This week, an aspiring author friend contacted me to ask whether I thought a market exists for a certain type of book. I don’t begrudge the question. I’ve been there, too. Wondering if it’s worth putting so much time and energy in a project that’s doomed in the market. It’s not an unfair or unnecessary question. But it does miss a larger issue.
It’s so easy to get sidetracked by the noise. Between the internal critic who likes to tell you you’re a hack or you’re wasting your time and the cacophony of voices shouting about the publishing industry, it’s so easy to lose your nerve. That is, unless you are always mindful of the number one rule for all writers. Ready?
You control the words.
You don’t control the market. You don’t control readers’ preferences. You don’t control the publisher or the prevailing format in which your stories will eventually be published.
You control the words.
Chasing genre trends or writing based on what you think will be popular, is a sure way to either fail or get lost in a shuffle. So I would submit to you that your goal should not be to follow trends, but to start them. And you do that by writing what turns you on. You do that by writing in your true voice. You do that by exploring the shadowy edges of your own fears.
Look, I get it. It’s scary to do those things. No one wants to prod the wounds of their psyches to entertain others without some kind of assurance or safety net. But you know what? Everything is a gamble. It’s all a huge game of chicken. That’s terrifying but also incredibly thrilling. If it was easy and safe, it wouldn’t appeal to the daredevil in every writer. The perverse voice in our minds that urges us to share our truths. To say the things in our fiction we wouldn’t dare say in polite company.
My challenge for you today is to let go of the things you can’t control and embrace those things you can. You control the words. That means you can either be a disciplinarian who forces the words to behave and line up in a neat row that will fit into someone else’s formula of what is a sale-able story. Or you can set fire to those words and let them burn up the page.

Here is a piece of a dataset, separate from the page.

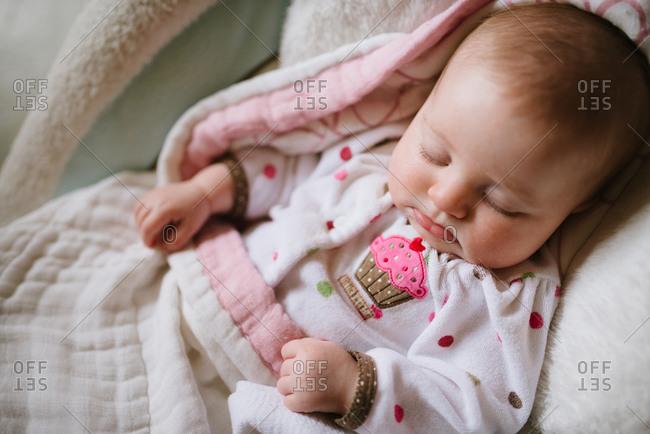 A baby in cupcake pajamas takes a nap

Either way you may fail. That’s truth. Not sure about you, but I’d prefer failure come on the heels of a period of passionate work than one in which I wrote something on someone else’s terms.
You control the words. Let that empower you. Don’t let the bullshit noise of the market and the doubt in your head prevent you from kicking ass on the page. Time spent worrying about a contract for a book you haven’t even written is a huge waste of time and energy. But you know what’s never a waste of time? Writing.
Go write your ass off. The rest will sort itself out.